Thanks, Dave - I had not seen that thread. Now it's clearer...
Intel(R) Celeron(R) M CPU 420 @ 1.60GHz (SSE3)
loop overhead is approx. 188/100 cycles
4710 kCycles for 100 * rep stosd
2220 kCycles for 100 * HeapAlloc (*8)
2193 kCycles for 100 * StackBuffer (with zeroing)
2192 kCycles for 100 * StackBuffer (unrolled)

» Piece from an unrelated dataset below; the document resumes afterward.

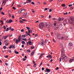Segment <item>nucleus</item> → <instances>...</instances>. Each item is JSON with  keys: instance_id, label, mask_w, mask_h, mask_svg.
I'll use <instances>...</instances> for the list:
<instances>
[{"instance_id": "nucleus-54", "label": "nucleus", "mask_w": 74, "mask_h": 74, "mask_svg": "<svg viewBox=\"0 0 74 74\" xmlns=\"http://www.w3.org/2000/svg\"><path fill=\"white\" fill-rule=\"evenodd\" d=\"M3 28L4 29H6V27H5V26H4Z\"/></svg>"}, {"instance_id": "nucleus-6", "label": "nucleus", "mask_w": 74, "mask_h": 74, "mask_svg": "<svg viewBox=\"0 0 74 74\" xmlns=\"http://www.w3.org/2000/svg\"><path fill=\"white\" fill-rule=\"evenodd\" d=\"M44 26V24L43 23H40L39 25V27L40 29H42V28H43Z\"/></svg>"}, {"instance_id": "nucleus-30", "label": "nucleus", "mask_w": 74, "mask_h": 74, "mask_svg": "<svg viewBox=\"0 0 74 74\" xmlns=\"http://www.w3.org/2000/svg\"><path fill=\"white\" fill-rule=\"evenodd\" d=\"M22 44H25V41H22Z\"/></svg>"}, {"instance_id": "nucleus-57", "label": "nucleus", "mask_w": 74, "mask_h": 74, "mask_svg": "<svg viewBox=\"0 0 74 74\" xmlns=\"http://www.w3.org/2000/svg\"><path fill=\"white\" fill-rule=\"evenodd\" d=\"M70 10H73V7H71L70 8Z\"/></svg>"}, {"instance_id": "nucleus-10", "label": "nucleus", "mask_w": 74, "mask_h": 74, "mask_svg": "<svg viewBox=\"0 0 74 74\" xmlns=\"http://www.w3.org/2000/svg\"><path fill=\"white\" fill-rule=\"evenodd\" d=\"M45 42H42L41 43V45H42V46H43V45H45Z\"/></svg>"}, {"instance_id": "nucleus-38", "label": "nucleus", "mask_w": 74, "mask_h": 74, "mask_svg": "<svg viewBox=\"0 0 74 74\" xmlns=\"http://www.w3.org/2000/svg\"><path fill=\"white\" fill-rule=\"evenodd\" d=\"M36 64H34L33 65V67H36Z\"/></svg>"}, {"instance_id": "nucleus-32", "label": "nucleus", "mask_w": 74, "mask_h": 74, "mask_svg": "<svg viewBox=\"0 0 74 74\" xmlns=\"http://www.w3.org/2000/svg\"><path fill=\"white\" fill-rule=\"evenodd\" d=\"M8 44H9V43L8 42H6L5 43V45H8Z\"/></svg>"}, {"instance_id": "nucleus-33", "label": "nucleus", "mask_w": 74, "mask_h": 74, "mask_svg": "<svg viewBox=\"0 0 74 74\" xmlns=\"http://www.w3.org/2000/svg\"><path fill=\"white\" fill-rule=\"evenodd\" d=\"M15 53H16V54H18V53H19V52L15 51Z\"/></svg>"}, {"instance_id": "nucleus-14", "label": "nucleus", "mask_w": 74, "mask_h": 74, "mask_svg": "<svg viewBox=\"0 0 74 74\" xmlns=\"http://www.w3.org/2000/svg\"><path fill=\"white\" fill-rule=\"evenodd\" d=\"M28 43H29V44L30 45H32V42H31V41H29L28 42Z\"/></svg>"}, {"instance_id": "nucleus-26", "label": "nucleus", "mask_w": 74, "mask_h": 74, "mask_svg": "<svg viewBox=\"0 0 74 74\" xmlns=\"http://www.w3.org/2000/svg\"><path fill=\"white\" fill-rule=\"evenodd\" d=\"M12 20H10L9 21V23H11V22H12Z\"/></svg>"}, {"instance_id": "nucleus-15", "label": "nucleus", "mask_w": 74, "mask_h": 74, "mask_svg": "<svg viewBox=\"0 0 74 74\" xmlns=\"http://www.w3.org/2000/svg\"><path fill=\"white\" fill-rule=\"evenodd\" d=\"M8 37V35H6V36H5L4 38V40H6V38H7V37Z\"/></svg>"}, {"instance_id": "nucleus-25", "label": "nucleus", "mask_w": 74, "mask_h": 74, "mask_svg": "<svg viewBox=\"0 0 74 74\" xmlns=\"http://www.w3.org/2000/svg\"><path fill=\"white\" fill-rule=\"evenodd\" d=\"M64 23H67V24H68V23L67 22V20H65L64 21Z\"/></svg>"}, {"instance_id": "nucleus-5", "label": "nucleus", "mask_w": 74, "mask_h": 74, "mask_svg": "<svg viewBox=\"0 0 74 74\" xmlns=\"http://www.w3.org/2000/svg\"><path fill=\"white\" fill-rule=\"evenodd\" d=\"M57 37L58 38H59V39H61V40H62V39H64V37L62 36V35L59 34H58Z\"/></svg>"}, {"instance_id": "nucleus-1", "label": "nucleus", "mask_w": 74, "mask_h": 74, "mask_svg": "<svg viewBox=\"0 0 74 74\" xmlns=\"http://www.w3.org/2000/svg\"><path fill=\"white\" fill-rule=\"evenodd\" d=\"M57 22L56 21L54 22V24L52 25V27L55 30H59L60 29V27L58 26H56Z\"/></svg>"}, {"instance_id": "nucleus-41", "label": "nucleus", "mask_w": 74, "mask_h": 74, "mask_svg": "<svg viewBox=\"0 0 74 74\" xmlns=\"http://www.w3.org/2000/svg\"><path fill=\"white\" fill-rule=\"evenodd\" d=\"M57 19H56V18H53V21H55V20H57Z\"/></svg>"}, {"instance_id": "nucleus-62", "label": "nucleus", "mask_w": 74, "mask_h": 74, "mask_svg": "<svg viewBox=\"0 0 74 74\" xmlns=\"http://www.w3.org/2000/svg\"><path fill=\"white\" fill-rule=\"evenodd\" d=\"M59 59H60V62H61V57H60Z\"/></svg>"}, {"instance_id": "nucleus-8", "label": "nucleus", "mask_w": 74, "mask_h": 74, "mask_svg": "<svg viewBox=\"0 0 74 74\" xmlns=\"http://www.w3.org/2000/svg\"><path fill=\"white\" fill-rule=\"evenodd\" d=\"M59 21H63L64 18H61L60 17H59L58 18Z\"/></svg>"}, {"instance_id": "nucleus-27", "label": "nucleus", "mask_w": 74, "mask_h": 74, "mask_svg": "<svg viewBox=\"0 0 74 74\" xmlns=\"http://www.w3.org/2000/svg\"><path fill=\"white\" fill-rule=\"evenodd\" d=\"M23 39L24 41H27V39L26 38H23Z\"/></svg>"}, {"instance_id": "nucleus-31", "label": "nucleus", "mask_w": 74, "mask_h": 74, "mask_svg": "<svg viewBox=\"0 0 74 74\" xmlns=\"http://www.w3.org/2000/svg\"><path fill=\"white\" fill-rule=\"evenodd\" d=\"M22 21H25V22H27V21L26 20H25L24 19H22Z\"/></svg>"}, {"instance_id": "nucleus-7", "label": "nucleus", "mask_w": 74, "mask_h": 74, "mask_svg": "<svg viewBox=\"0 0 74 74\" xmlns=\"http://www.w3.org/2000/svg\"><path fill=\"white\" fill-rule=\"evenodd\" d=\"M5 3H6V1L3 0L2 3V5H4L5 4Z\"/></svg>"}, {"instance_id": "nucleus-37", "label": "nucleus", "mask_w": 74, "mask_h": 74, "mask_svg": "<svg viewBox=\"0 0 74 74\" xmlns=\"http://www.w3.org/2000/svg\"><path fill=\"white\" fill-rule=\"evenodd\" d=\"M3 48L4 49H6L7 48V47H6V46H5L3 47Z\"/></svg>"}, {"instance_id": "nucleus-17", "label": "nucleus", "mask_w": 74, "mask_h": 74, "mask_svg": "<svg viewBox=\"0 0 74 74\" xmlns=\"http://www.w3.org/2000/svg\"><path fill=\"white\" fill-rule=\"evenodd\" d=\"M23 11V10H19L18 11V13L19 14H21L22 13V12Z\"/></svg>"}, {"instance_id": "nucleus-12", "label": "nucleus", "mask_w": 74, "mask_h": 74, "mask_svg": "<svg viewBox=\"0 0 74 74\" xmlns=\"http://www.w3.org/2000/svg\"><path fill=\"white\" fill-rule=\"evenodd\" d=\"M27 13H24V15H25L24 17L25 18H27Z\"/></svg>"}, {"instance_id": "nucleus-64", "label": "nucleus", "mask_w": 74, "mask_h": 74, "mask_svg": "<svg viewBox=\"0 0 74 74\" xmlns=\"http://www.w3.org/2000/svg\"><path fill=\"white\" fill-rule=\"evenodd\" d=\"M9 21H8V20H7V21H6V23H9Z\"/></svg>"}, {"instance_id": "nucleus-43", "label": "nucleus", "mask_w": 74, "mask_h": 74, "mask_svg": "<svg viewBox=\"0 0 74 74\" xmlns=\"http://www.w3.org/2000/svg\"><path fill=\"white\" fill-rule=\"evenodd\" d=\"M42 56V55H41L40 56V57H39V59H41V57Z\"/></svg>"}, {"instance_id": "nucleus-35", "label": "nucleus", "mask_w": 74, "mask_h": 74, "mask_svg": "<svg viewBox=\"0 0 74 74\" xmlns=\"http://www.w3.org/2000/svg\"><path fill=\"white\" fill-rule=\"evenodd\" d=\"M34 51L32 52L31 53L32 56V55H33L34 54Z\"/></svg>"}, {"instance_id": "nucleus-47", "label": "nucleus", "mask_w": 74, "mask_h": 74, "mask_svg": "<svg viewBox=\"0 0 74 74\" xmlns=\"http://www.w3.org/2000/svg\"><path fill=\"white\" fill-rule=\"evenodd\" d=\"M48 10V8H45L44 10V11H47Z\"/></svg>"}, {"instance_id": "nucleus-28", "label": "nucleus", "mask_w": 74, "mask_h": 74, "mask_svg": "<svg viewBox=\"0 0 74 74\" xmlns=\"http://www.w3.org/2000/svg\"><path fill=\"white\" fill-rule=\"evenodd\" d=\"M63 0H58V1L59 2H62Z\"/></svg>"}, {"instance_id": "nucleus-45", "label": "nucleus", "mask_w": 74, "mask_h": 74, "mask_svg": "<svg viewBox=\"0 0 74 74\" xmlns=\"http://www.w3.org/2000/svg\"><path fill=\"white\" fill-rule=\"evenodd\" d=\"M31 3L32 4H33V5H34V4H35V3H34V2H32Z\"/></svg>"}, {"instance_id": "nucleus-39", "label": "nucleus", "mask_w": 74, "mask_h": 74, "mask_svg": "<svg viewBox=\"0 0 74 74\" xmlns=\"http://www.w3.org/2000/svg\"><path fill=\"white\" fill-rule=\"evenodd\" d=\"M68 14V13L67 12H66V13H64V14L65 15H67Z\"/></svg>"}, {"instance_id": "nucleus-19", "label": "nucleus", "mask_w": 74, "mask_h": 74, "mask_svg": "<svg viewBox=\"0 0 74 74\" xmlns=\"http://www.w3.org/2000/svg\"><path fill=\"white\" fill-rule=\"evenodd\" d=\"M69 46H72L73 45V44L71 42H70L69 43Z\"/></svg>"}, {"instance_id": "nucleus-63", "label": "nucleus", "mask_w": 74, "mask_h": 74, "mask_svg": "<svg viewBox=\"0 0 74 74\" xmlns=\"http://www.w3.org/2000/svg\"><path fill=\"white\" fill-rule=\"evenodd\" d=\"M42 70L43 71V70H44V68H42Z\"/></svg>"}, {"instance_id": "nucleus-49", "label": "nucleus", "mask_w": 74, "mask_h": 74, "mask_svg": "<svg viewBox=\"0 0 74 74\" xmlns=\"http://www.w3.org/2000/svg\"><path fill=\"white\" fill-rule=\"evenodd\" d=\"M25 33H26V34H27V35H28V32H27V31H26L25 32Z\"/></svg>"}, {"instance_id": "nucleus-58", "label": "nucleus", "mask_w": 74, "mask_h": 74, "mask_svg": "<svg viewBox=\"0 0 74 74\" xmlns=\"http://www.w3.org/2000/svg\"><path fill=\"white\" fill-rule=\"evenodd\" d=\"M59 69V68L58 67H57V68L56 69V70H58Z\"/></svg>"}, {"instance_id": "nucleus-36", "label": "nucleus", "mask_w": 74, "mask_h": 74, "mask_svg": "<svg viewBox=\"0 0 74 74\" xmlns=\"http://www.w3.org/2000/svg\"><path fill=\"white\" fill-rule=\"evenodd\" d=\"M8 30H9V28L8 27L7 29H6V31H7V32H8Z\"/></svg>"}, {"instance_id": "nucleus-42", "label": "nucleus", "mask_w": 74, "mask_h": 74, "mask_svg": "<svg viewBox=\"0 0 74 74\" xmlns=\"http://www.w3.org/2000/svg\"><path fill=\"white\" fill-rule=\"evenodd\" d=\"M27 52H30V50H27Z\"/></svg>"}, {"instance_id": "nucleus-60", "label": "nucleus", "mask_w": 74, "mask_h": 74, "mask_svg": "<svg viewBox=\"0 0 74 74\" xmlns=\"http://www.w3.org/2000/svg\"><path fill=\"white\" fill-rule=\"evenodd\" d=\"M2 9H3V8L1 7V8H0V11H1V10H2Z\"/></svg>"}, {"instance_id": "nucleus-22", "label": "nucleus", "mask_w": 74, "mask_h": 74, "mask_svg": "<svg viewBox=\"0 0 74 74\" xmlns=\"http://www.w3.org/2000/svg\"><path fill=\"white\" fill-rule=\"evenodd\" d=\"M31 10H32V12L33 13V14H34L35 13V11H33V9H31Z\"/></svg>"}, {"instance_id": "nucleus-55", "label": "nucleus", "mask_w": 74, "mask_h": 74, "mask_svg": "<svg viewBox=\"0 0 74 74\" xmlns=\"http://www.w3.org/2000/svg\"><path fill=\"white\" fill-rule=\"evenodd\" d=\"M30 32H28V36H30Z\"/></svg>"}, {"instance_id": "nucleus-44", "label": "nucleus", "mask_w": 74, "mask_h": 74, "mask_svg": "<svg viewBox=\"0 0 74 74\" xmlns=\"http://www.w3.org/2000/svg\"><path fill=\"white\" fill-rule=\"evenodd\" d=\"M26 28H27V29L28 30H29V29H30V28H29V27H26Z\"/></svg>"}, {"instance_id": "nucleus-18", "label": "nucleus", "mask_w": 74, "mask_h": 74, "mask_svg": "<svg viewBox=\"0 0 74 74\" xmlns=\"http://www.w3.org/2000/svg\"><path fill=\"white\" fill-rule=\"evenodd\" d=\"M46 70L47 71H48V72H50V70H49V69H46Z\"/></svg>"}, {"instance_id": "nucleus-34", "label": "nucleus", "mask_w": 74, "mask_h": 74, "mask_svg": "<svg viewBox=\"0 0 74 74\" xmlns=\"http://www.w3.org/2000/svg\"><path fill=\"white\" fill-rule=\"evenodd\" d=\"M49 58L50 59H51V58H52V56H51V55H49Z\"/></svg>"}, {"instance_id": "nucleus-61", "label": "nucleus", "mask_w": 74, "mask_h": 74, "mask_svg": "<svg viewBox=\"0 0 74 74\" xmlns=\"http://www.w3.org/2000/svg\"><path fill=\"white\" fill-rule=\"evenodd\" d=\"M72 4H70L69 5V7H71L72 6Z\"/></svg>"}, {"instance_id": "nucleus-24", "label": "nucleus", "mask_w": 74, "mask_h": 74, "mask_svg": "<svg viewBox=\"0 0 74 74\" xmlns=\"http://www.w3.org/2000/svg\"><path fill=\"white\" fill-rule=\"evenodd\" d=\"M9 42V40H6L4 42Z\"/></svg>"}, {"instance_id": "nucleus-40", "label": "nucleus", "mask_w": 74, "mask_h": 74, "mask_svg": "<svg viewBox=\"0 0 74 74\" xmlns=\"http://www.w3.org/2000/svg\"><path fill=\"white\" fill-rule=\"evenodd\" d=\"M46 36L48 38H49V35H46Z\"/></svg>"}, {"instance_id": "nucleus-20", "label": "nucleus", "mask_w": 74, "mask_h": 74, "mask_svg": "<svg viewBox=\"0 0 74 74\" xmlns=\"http://www.w3.org/2000/svg\"><path fill=\"white\" fill-rule=\"evenodd\" d=\"M64 49H62L61 50V53H62V54L63 53V52H64Z\"/></svg>"}, {"instance_id": "nucleus-59", "label": "nucleus", "mask_w": 74, "mask_h": 74, "mask_svg": "<svg viewBox=\"0 0 74 74\" xmlns=\"http://www.w3.org/2000/svg\"><path fill=\"white\" fill-rule=\"evenodd\" d=\"M5 64L6 65V66H8V63H5Z\"/></svg>"}, {"instance_id": "nucleus-11", "label": "nucleus", "mask_w": 74, "mask_h": 74, "mask_svg": "<svg viewBox=\"0 0 74 74\" xmlns=\"http://www.w3.org/2000/svg\"><path fill=\"white\" fill-rule=\"evenodd\" d=\"M32 2L31 0H28L26 1V3H31Z\"/></svg>"}, {"instance_id": "nucleus-16", "label": "nucleus", "mask_w": 74, "mask_h": 74, "mask_svg": "<svg viewBox=\"0 0 74 74\" xmlns=\"http://www.w3.org/2000/svg\"><path fill=\"white\" fill-rule=\"evenodd\" d=\"M7 52H9V53H11V52H12V51H11L10 50H8L7 51Z\"/></svg>"}, {"instance_id": "nucleus-48", "label": "nucleus", "mask_w": 74, "mask_h": 74, "mask_svg": "<svg viewBox=\"0 0 74 74\" xmlns=\"http://www.w3.org/2000/svg\"><path fill=\"white\" fill-rule=\"evenodd\" d=\"M14 28L11 29V31H12V32H13V31H14Z\"/></svg>"}, {"instance_id": "nucleus-46", "label": "nucleus", "mask_w": 74, "mask_h": 74, "mask_svg": "<svg viewBox=\"0 0 74 74\" xmlns=\"http://www.w3.org/2000/svg\"><path fill=\"white\" fill-rule=\"evenodd\" d=\"M1 14H2L3 15H4L5 14L3 12H1Z\"/></svg>"}, {"instance_id": "nucleus-29", "label": "nucleus", "mask_w": 74, "mask_h": 74, "mask_svg": "<svg viewBox=\"0 0 74 74\" xmlns=\"http://www.w3.org/2000/svg\"><path fill=\"white\" fill-rule=\"evenodd\" d=\"M19 22H20V23H23V21H22V20H20V21H19Z\"/></svg>"}, {"instance_id": "nucleus-51", "label": "nucleus", "mask_w": 74, "mask_h": 74, "mask_svg": "<svg viewBox=\"0 0 74 74\" xmlns=\"http://www.w3.org/2000/svg\"><path fill=\"white\" fill-rule=\"evenodd\" d=\"M12 48V46L11 45V46L9 47V48L10 49H11Z\"/></svg>"}, {"instance_id": "nucleus-56", "label": "nucleus", "mask_w": 74, "mask_h": 74, "mask_svg": "<svg viewBox=\"0 0 74 74\" xmlns=\"http://www.w3.org/2000/svg\"><path fill=\"white\" fill-rule=\"evenodd\" d=\"M34 48H35V47L34 46H33V47H31V48L32 49H34Z\"/></svg>"}, {"instance_id": "nucleus-2", "label": "nucleus", "mask_w": 74, "mask_h": 74, "mask_svg": "<svg viewBox=\"0 0 74 74\" xmlns=\"http://www.w3.org/2000/svg\"><path fill=\"white\" fill-rule=\"evenodd\" d=\"M68 21L69 23L71 24L72 25H74V17H71L70 19H69Z\"/></svg>"}, {"instance_id": "nucleus-13", "label": "nucleus", "mask_w": 74, "mask_h": 74, "mask_svg": "<svg viewBox=\"0 0 74 74\" xmlns=\"http://www.w3.org/2000/svg\"><path fill=\"white\" fill-rule=\"evenodd\" d=\"M22 37L23 38H25V37H27V35L26 34H25L24 35H23L22 36Z\"/></svg>"}, {"instance_id": "nucleus-9", "label": "nucleus", "mask_w": 74, "mask_h": 74, "mask_svg": "<svg viewBox=\"0 0 74 74\" xmlns=\"http://www.w3.org/2000/svg\"><path fill=\"white\" fill-rule=\"evenodd\" d=\"M46 27H51V25L48 24H47L45 26Z\"/></svg>"}, {"instance_id": "nucleus-52", "label": "nucleus", "mask_w": 74, "mask_h": 74, "mask_svg": "<svg viewBox=\"0 0 74 74\" xmlns=\"http://www.w3.org/2000/svg\"><path fill=\"white\" fill-rule=\"evenodd\" d=\"M13 8L14 9V10H16V8L15 7H13Z\"/></svg>"}, {"instance_id": "nucleus-23", "label": "nucleus", "mask_w": 74, "mask_h": 74, "mask_svg": "<svg viewBox=\"0 0 74 74\" xmlns=\"http://www.w3.org/2000/svg\"><path fill=\"white\" fill-rule=\"evenodd\" d=\"M62 7H66V5H65V4H62Z\"/></svg>"}, {"instance_id": "nucleus-50", "label": "nucleus", "mask_w": 74, "mask_h": 74, "mask_svg": "<svg viewBox=\"0 0 74 74\" xmlns=\"http://www.w3.org/2000/svg\"><path fill=\"white\" fill-rule=\"evenodd\" d=\"M21 32H24V29H21Z\"/></svg>"}, {"instance_id": "nucleus-53", "label": "nucleus", "mask_w": 74, "mask_h": 74, "mask_svg": "<svg viewBox=\"0 0 74 74\" xmlns=\"http://www.w3.org/2000/svg\"><path fill=\"white\" fill-rule=\"evenodd\" d=\"M51 11H52V9H50L49 10V12H51Z\"/></svg>"}, {"instance_id": "nucleus-21", "label": "nucleus", "mask_w": 74, "mask_h": 74, "mask_svg": "<svg viewBox=\"0 0 74 74\" xmlns=\"http://www.w3.org/2000/svg\"><path fill=\"white\" fill-rule=\"evenodd\" d=\"M11 46H12V48H15V45H11Z\"/></svg>"}, {"instance_id": "nucleus-3", "label": "nucleus", "mask_w": 74, "mask_h": 74, "mask_svg": "<svg viewBox=\"0 0 74 74\" xmlns=\"http://www.w3.org/2000/svg\"><path fill=\"white\" fill-rule=\"evenodd\" d=\"M21 35H20V36L18 37V40H17L15 38L14 39V41L16 42V44H18V42H20L21 41Z\"/></svg>"}, {"instance_id": "nucleus-4", "label": "nucleus", "mask_w": 74, "mask_h": 74, "mask_svg": "<svg viewBox=\"0 0 74 74\" xmlns=\"http://www.w3.org/2000/svg\"><path fill=\"white\" fill-rule=\"evenodd\" d=\"M67 57L64 55H63L62 56L61 59L62 60L63 62H64L67 60Z\"/></svg>"}]
</instances>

4697 kCycles for 100 * dedndave
1738 kCycles for 100 * rep stosd up
This is for slightly modified code, taking account of the need to save & restore the old stack:
.Repeat
mov edx, edi ; save edi
mov edi, esp
mov eax, esp ; save old stack
sub edi, (bufsize+3+4) ;<NumberOfBytesRequiredPlus3Mod4>
and edi, -4 ; aligns new stack
.repeat
push eax ; tickle the guard page
ASSUME FS:Nothing
mov esp, fs:[8] ; limit might be 4k lower now
ASSUME FS:ERROR
.until edi>=esp ; loop until we've got enough
mov esp, edi ; new stack
stosd ; save old stack to [edi]
xchg eax, ecx
push edi ; retval for macro
sub ecx, edi
shr ecx, 2
xor eax, eax
rep stosd
pop eax ; retval for macro
mov edi, edx ; restore edi
; ... code that uses buffer...
pop esp ; restore stack
dec ebx
.Until Sign?
I hope I didn't misunderstand anything - for some time I was thoroughly confused by your NumberOfBytesRequiredPlus3Mod4 ::)